Kommentar: Nur wenn Bund und Länder kooperieren, kann es einen Ausweg aus der Krise geben

Der Bund will über das Infektionsschutzgesetz mehr Kompetenzen an sich ziehen.
Flickenteppich, Aufstand der 16 Zwerge, gefährliche Alleingänge – viel Kritik gab es zuletzt am deutschen Föderalismus und der Rolle der Ministerpräsidenten bei der Pandemiebekämpfung. Deshalb zieht Kanzlerin Merkel jetzt die Notbremse, bevor die Länderchefs den Zug entgleisen lassen.
Das ist die Lesart, mit welcher der Bund die geplante Verschärfung des Infektionsschutzes begründet. Ein Misstrauensvotum gegenüber Ländern, die sich nicht an gemeinsam gefasste Beschlüsse halten.
Doch man kann die Sache auch anders sehen. Wenn die Bundesregierung jetzt eine bundesweite Notbremse verordnet, verhindert sie, dass der Föderalismus seine zentralen Stärken ausspielen kann: Das ist zum einen die Fähigkeit, auf unterschiedliche Ausgangslagen auch unterschiedlich zu reagieren. Zum anderen die Möglichkeit, verschiedene Konzepte auszuprobieren, die einen Weg aus der Coronakrise weisen und den vom Lockdown hart getroffenen Branchen eine Perspektive geben.
Der Wettstreit um die besten Ideen zur Pandemiebekämpfung ist den Landkreisen – wenn das Infektionsschutzgesetz wie geplant geändert wird – nur noch bis zu einem Inzidenzwert von 100 gestattet. Wird er überschritten, zieht Berlin die Bremse – unabhängig davon, ob der hohe Wert vielleicht auf eine Masseninfektion in einem Schlachthof zurückzuführen ist oder im betreffenden Landkreis noch ausreichend Intensivbetten zur Verfügung stehen.
Auch das zentralistisch geführte Frankreich hat Probleme
Allen, die Merkels Machtwort herbeigesehnt haben, sei aber der Blick nach Frankreich empfohlen. Das Nachbarland zeigt, dass auch eine straff zentralistische Führung keine Erfolgsgarantie im Kampf gegen das Virus bedeutet. Der Bund muss aufpassen, dass er mit seinem Gesetz nicht die Grenze zur Unverhältnismäßigkeit überschreitet.
Die Wirksamkeit nächtlicher Ausgangssperren steht infrage, Schulschließungen greifen tief in die ureigenste Länderkompetenz ein, verordnete Ladenschließungen sind bereits von Gerichten gekippt worden.





Das Letzte, was Deutschland jetzt braucht, ist eine Frontstellung zwischen Bund und Ländern. Die zeigt sich nicht nur darin, dass der Bund mehr Kompetenzen an sich ziehen will, sondern auch im Alleingang mehrerer Länder bei der Bestellung des russischen Impfstoffs Sputnik V. Das Vertrauen in die Problemlösungskompetenz des Bundes scheint dort nicht gerade ausgeprägt zu sein.
Merkel und die Ministerpräsidenten sollten in der großen Krise nicht gegen-, sondern miteinander arbeiten. Nur dann kann es einen Ausweg aus der Krise für alle geben.

Bereitgestellte Daten.
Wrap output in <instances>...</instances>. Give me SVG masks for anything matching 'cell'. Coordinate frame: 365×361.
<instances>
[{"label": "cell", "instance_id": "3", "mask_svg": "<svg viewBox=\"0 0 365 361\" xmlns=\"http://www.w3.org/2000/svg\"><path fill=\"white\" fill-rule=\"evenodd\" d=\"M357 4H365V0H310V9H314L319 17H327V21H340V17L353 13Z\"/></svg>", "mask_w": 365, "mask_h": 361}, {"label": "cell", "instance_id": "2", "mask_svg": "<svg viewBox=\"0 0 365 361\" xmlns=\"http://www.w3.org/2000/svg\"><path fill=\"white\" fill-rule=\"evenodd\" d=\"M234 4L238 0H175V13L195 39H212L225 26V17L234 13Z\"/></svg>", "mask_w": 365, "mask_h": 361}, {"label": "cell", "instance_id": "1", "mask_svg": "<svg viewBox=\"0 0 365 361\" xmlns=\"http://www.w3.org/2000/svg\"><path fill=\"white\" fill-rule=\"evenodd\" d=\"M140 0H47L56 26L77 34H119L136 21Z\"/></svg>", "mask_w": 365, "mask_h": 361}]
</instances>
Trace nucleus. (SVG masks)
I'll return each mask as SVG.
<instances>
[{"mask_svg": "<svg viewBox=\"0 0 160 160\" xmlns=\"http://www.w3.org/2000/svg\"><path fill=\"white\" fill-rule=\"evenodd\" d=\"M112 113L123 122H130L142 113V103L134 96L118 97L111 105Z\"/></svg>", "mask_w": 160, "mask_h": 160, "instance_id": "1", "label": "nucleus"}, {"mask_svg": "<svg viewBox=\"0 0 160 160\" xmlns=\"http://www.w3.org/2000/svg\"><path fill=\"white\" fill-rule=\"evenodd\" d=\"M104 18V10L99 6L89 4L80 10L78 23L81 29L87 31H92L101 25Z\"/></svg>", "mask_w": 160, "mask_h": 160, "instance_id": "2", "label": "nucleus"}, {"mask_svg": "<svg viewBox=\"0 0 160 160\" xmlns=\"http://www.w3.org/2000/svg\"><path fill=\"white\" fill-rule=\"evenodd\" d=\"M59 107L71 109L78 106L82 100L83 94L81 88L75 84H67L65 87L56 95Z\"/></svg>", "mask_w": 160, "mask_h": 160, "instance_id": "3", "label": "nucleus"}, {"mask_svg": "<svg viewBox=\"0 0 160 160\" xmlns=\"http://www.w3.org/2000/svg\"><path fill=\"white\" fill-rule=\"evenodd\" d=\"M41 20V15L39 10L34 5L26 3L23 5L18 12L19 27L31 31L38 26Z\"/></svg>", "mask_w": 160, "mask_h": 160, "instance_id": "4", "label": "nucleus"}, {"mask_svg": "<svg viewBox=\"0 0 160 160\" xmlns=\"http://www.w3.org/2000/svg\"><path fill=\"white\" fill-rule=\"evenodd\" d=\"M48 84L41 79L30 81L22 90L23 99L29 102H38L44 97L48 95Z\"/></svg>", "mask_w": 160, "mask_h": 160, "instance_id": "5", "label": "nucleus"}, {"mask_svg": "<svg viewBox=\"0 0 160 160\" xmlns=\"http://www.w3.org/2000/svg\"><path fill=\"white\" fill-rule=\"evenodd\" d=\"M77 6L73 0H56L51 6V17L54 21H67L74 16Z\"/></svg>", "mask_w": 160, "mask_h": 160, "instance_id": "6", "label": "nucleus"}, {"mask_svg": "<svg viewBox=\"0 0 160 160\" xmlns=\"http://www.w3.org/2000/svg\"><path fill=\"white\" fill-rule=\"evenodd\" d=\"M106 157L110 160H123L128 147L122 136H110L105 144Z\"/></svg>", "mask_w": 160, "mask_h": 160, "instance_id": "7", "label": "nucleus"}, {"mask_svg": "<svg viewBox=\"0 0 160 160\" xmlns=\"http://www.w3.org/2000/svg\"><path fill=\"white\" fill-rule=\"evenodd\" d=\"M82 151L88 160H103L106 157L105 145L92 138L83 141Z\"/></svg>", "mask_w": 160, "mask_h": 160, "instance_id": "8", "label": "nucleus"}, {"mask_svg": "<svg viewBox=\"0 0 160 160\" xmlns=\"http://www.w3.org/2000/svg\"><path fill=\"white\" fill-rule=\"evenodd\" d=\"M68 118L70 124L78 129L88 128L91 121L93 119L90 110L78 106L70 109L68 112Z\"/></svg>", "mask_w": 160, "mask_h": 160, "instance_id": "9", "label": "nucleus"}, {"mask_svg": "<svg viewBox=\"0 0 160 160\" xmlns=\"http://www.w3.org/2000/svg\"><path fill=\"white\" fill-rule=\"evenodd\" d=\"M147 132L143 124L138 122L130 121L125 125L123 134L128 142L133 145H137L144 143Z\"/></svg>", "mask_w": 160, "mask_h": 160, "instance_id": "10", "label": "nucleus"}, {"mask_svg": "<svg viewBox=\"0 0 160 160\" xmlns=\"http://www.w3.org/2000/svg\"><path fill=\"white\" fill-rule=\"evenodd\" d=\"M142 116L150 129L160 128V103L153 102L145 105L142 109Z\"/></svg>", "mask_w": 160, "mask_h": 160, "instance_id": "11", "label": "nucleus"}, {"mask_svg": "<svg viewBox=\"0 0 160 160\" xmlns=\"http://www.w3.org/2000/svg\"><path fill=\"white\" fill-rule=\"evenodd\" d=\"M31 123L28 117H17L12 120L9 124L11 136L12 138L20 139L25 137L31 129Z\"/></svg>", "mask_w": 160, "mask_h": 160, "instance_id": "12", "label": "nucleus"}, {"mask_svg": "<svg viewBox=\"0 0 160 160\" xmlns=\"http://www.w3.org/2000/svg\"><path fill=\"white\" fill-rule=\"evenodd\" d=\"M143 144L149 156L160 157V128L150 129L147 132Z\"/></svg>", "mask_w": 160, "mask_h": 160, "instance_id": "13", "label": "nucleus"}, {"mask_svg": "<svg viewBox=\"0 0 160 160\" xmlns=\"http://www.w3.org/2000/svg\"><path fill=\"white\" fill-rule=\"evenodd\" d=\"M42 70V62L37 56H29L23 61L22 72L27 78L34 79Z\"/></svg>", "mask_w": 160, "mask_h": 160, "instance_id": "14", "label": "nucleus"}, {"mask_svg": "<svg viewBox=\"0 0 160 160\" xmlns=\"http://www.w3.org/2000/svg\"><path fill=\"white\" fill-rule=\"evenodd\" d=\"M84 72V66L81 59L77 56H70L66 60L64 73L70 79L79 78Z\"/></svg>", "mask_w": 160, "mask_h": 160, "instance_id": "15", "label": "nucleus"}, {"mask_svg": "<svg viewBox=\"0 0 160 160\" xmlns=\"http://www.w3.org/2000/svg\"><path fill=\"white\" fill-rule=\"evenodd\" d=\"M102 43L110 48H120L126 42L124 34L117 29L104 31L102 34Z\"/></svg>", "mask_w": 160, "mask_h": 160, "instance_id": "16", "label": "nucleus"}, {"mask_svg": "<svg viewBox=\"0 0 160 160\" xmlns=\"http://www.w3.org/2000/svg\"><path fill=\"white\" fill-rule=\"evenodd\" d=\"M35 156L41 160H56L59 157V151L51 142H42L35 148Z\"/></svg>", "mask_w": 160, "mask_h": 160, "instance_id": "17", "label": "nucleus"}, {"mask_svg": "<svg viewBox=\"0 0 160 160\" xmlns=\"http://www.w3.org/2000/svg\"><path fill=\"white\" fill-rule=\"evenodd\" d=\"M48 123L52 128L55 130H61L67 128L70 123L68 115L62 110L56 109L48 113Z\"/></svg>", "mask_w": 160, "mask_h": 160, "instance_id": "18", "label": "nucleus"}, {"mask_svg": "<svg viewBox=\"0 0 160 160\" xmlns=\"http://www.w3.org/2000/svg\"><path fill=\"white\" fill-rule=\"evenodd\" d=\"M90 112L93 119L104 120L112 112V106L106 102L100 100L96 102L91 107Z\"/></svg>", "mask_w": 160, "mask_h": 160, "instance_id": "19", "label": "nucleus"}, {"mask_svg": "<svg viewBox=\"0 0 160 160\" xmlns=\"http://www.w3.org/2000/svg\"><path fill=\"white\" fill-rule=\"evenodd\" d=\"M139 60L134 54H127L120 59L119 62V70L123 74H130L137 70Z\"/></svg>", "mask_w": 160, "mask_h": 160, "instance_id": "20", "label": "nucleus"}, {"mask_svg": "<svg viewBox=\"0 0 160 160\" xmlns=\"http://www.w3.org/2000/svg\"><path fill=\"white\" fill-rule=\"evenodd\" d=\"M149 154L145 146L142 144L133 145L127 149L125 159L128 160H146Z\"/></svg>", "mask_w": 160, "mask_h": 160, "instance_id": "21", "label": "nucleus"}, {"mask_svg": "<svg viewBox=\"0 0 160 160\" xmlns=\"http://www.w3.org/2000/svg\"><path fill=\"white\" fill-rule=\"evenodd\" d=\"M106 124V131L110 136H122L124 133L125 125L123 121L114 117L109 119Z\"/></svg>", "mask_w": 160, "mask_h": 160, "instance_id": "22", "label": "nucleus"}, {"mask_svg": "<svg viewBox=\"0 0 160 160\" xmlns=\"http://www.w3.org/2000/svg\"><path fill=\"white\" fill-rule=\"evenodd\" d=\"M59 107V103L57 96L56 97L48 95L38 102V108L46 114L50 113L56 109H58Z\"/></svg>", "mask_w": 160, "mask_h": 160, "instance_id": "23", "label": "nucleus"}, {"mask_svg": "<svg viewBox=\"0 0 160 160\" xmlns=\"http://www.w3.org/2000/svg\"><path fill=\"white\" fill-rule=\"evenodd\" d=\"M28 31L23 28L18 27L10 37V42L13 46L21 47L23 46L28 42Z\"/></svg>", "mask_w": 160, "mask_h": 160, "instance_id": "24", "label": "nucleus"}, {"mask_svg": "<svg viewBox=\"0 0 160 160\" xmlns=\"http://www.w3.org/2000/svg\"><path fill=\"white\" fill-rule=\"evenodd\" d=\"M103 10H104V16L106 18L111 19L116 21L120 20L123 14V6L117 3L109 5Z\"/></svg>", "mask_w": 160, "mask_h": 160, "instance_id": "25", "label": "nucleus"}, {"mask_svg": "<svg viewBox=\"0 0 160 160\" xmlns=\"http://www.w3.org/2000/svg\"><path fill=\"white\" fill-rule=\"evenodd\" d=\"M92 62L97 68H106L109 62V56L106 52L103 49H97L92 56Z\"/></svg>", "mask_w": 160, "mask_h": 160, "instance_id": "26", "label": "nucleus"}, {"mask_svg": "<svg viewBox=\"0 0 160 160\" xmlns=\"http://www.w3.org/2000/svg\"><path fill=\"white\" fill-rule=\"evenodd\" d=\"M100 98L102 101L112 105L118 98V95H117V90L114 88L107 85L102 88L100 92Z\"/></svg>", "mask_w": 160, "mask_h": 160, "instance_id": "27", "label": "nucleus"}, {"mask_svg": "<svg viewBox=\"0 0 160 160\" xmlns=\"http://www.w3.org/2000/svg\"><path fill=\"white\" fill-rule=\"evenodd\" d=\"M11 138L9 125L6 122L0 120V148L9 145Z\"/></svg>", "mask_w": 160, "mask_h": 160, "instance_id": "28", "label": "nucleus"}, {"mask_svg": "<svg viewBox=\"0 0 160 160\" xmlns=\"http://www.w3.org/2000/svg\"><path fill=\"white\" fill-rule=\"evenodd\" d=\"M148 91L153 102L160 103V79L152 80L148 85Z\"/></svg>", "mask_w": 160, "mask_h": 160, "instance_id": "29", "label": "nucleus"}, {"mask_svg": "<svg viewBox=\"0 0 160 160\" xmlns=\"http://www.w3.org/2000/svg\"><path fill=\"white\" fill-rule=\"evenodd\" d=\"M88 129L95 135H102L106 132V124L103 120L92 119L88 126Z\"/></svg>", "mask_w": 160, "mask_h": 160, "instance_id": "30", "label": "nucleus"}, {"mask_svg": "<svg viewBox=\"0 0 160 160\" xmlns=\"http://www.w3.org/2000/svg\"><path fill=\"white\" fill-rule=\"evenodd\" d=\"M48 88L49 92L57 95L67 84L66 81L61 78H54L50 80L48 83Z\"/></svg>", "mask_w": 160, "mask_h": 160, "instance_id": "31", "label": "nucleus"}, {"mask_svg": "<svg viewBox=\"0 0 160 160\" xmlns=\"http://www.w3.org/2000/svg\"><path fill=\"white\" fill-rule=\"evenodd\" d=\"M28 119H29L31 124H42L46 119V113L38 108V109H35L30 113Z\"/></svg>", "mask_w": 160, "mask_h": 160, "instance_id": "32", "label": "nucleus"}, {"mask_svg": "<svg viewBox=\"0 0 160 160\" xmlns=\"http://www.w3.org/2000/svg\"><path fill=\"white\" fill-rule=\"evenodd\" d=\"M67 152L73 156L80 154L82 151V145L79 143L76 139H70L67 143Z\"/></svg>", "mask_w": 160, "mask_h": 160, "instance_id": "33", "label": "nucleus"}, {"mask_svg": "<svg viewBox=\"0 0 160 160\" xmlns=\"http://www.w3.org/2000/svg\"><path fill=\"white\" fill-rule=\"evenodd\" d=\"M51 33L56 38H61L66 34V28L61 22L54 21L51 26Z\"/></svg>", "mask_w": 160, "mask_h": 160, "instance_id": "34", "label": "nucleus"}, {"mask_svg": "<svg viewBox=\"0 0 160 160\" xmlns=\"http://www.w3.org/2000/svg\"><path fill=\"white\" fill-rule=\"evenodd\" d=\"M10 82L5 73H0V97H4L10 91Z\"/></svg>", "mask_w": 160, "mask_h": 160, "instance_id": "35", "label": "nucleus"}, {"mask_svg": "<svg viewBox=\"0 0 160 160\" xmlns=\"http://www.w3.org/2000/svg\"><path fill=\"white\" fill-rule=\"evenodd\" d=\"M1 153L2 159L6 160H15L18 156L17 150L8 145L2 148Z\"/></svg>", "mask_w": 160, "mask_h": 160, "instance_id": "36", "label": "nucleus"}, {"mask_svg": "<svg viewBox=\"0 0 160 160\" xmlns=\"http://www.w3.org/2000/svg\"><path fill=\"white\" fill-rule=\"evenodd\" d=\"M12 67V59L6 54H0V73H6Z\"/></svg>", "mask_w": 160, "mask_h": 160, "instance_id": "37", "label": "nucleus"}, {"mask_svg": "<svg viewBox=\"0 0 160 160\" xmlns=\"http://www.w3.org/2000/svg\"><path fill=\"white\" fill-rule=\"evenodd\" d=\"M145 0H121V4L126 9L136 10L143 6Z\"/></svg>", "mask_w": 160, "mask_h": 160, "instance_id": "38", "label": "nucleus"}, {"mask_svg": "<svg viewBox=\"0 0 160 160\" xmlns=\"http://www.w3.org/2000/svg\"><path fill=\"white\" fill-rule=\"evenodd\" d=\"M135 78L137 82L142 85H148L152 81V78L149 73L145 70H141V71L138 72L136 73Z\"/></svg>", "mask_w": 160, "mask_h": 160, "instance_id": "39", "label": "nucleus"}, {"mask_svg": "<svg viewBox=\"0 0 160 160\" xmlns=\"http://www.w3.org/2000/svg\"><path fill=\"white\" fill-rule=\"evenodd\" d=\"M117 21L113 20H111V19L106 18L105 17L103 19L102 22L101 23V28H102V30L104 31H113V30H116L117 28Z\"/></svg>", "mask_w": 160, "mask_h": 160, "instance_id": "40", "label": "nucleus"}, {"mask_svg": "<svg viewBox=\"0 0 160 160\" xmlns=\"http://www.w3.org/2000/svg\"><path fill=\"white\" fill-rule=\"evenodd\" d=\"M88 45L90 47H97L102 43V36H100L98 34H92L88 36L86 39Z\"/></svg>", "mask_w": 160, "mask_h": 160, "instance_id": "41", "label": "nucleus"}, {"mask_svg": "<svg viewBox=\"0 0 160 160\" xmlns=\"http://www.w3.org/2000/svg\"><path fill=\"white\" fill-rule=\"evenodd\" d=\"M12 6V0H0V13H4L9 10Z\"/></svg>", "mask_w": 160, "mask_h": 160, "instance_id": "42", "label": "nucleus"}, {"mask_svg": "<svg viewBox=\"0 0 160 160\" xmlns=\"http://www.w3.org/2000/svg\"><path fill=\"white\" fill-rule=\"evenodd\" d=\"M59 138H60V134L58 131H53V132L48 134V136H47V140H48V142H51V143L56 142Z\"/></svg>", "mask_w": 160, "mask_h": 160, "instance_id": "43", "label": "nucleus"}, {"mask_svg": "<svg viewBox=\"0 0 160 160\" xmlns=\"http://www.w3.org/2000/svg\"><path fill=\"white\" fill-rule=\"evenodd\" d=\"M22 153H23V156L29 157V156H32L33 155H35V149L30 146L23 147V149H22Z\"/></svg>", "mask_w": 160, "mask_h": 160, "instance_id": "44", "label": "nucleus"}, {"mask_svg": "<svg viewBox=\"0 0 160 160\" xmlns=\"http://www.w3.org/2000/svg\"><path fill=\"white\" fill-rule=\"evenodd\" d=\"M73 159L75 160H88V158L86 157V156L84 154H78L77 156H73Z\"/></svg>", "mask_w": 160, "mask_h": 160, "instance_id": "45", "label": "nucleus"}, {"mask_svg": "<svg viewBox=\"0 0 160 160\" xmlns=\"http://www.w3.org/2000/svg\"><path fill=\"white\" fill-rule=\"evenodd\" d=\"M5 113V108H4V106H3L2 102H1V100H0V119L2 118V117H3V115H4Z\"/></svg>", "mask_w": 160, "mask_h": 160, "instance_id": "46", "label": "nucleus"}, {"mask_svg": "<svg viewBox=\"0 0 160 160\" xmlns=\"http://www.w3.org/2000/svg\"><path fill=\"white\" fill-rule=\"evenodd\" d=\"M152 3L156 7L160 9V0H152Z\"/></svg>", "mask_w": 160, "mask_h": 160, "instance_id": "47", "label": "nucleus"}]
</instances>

Aufgaben.
1/ Fassen Sie den Absatz des Kommentars, der mit „Doch man kann die Sache auch anders sehen“ beginnt, kürzer und mit seinen wichtigsten Aussagen zusammen.
2/ Wiederholen Sie den Abschnitt des Kommentars von „Der Wettstreit um“ bis „zur Verfügung stehen.“ wortgetreu.

Lösungen.
1/ Eine bundesweite Notbremse hindert den Föderalismus daran, seine zwei zentralen Stärken auszuspielen. Die erste ist, auf unterschiedliche Ausgangslagen unterschiedlich zu reagieren. Die zweite ist, verschiedene Konzepte zu erproben, die einen Weg aus der Coronakrise weisen und den vom Lockdown hart getroffenen Branchen eine Perspektive geben.

2/
Der Wettstreit um die besten Ideen zur Pandemiebekämpfung ist den Landkreisen – wenn das Infektionsschutzgesetz wie geplant geändert wird – nur noch bis zu einem Inzidenzwert von 100 gestattet. Wird er überschritten, zieht Berlin die Bremse – unabhängig davon, ob der hohe Wert vielleicht auf eine Masseninfektion in einem Schlachthof zurückzuführen ist oder im betreffenden Landkreis noch ausreichend Intensivbetten zur Verfügung stehen.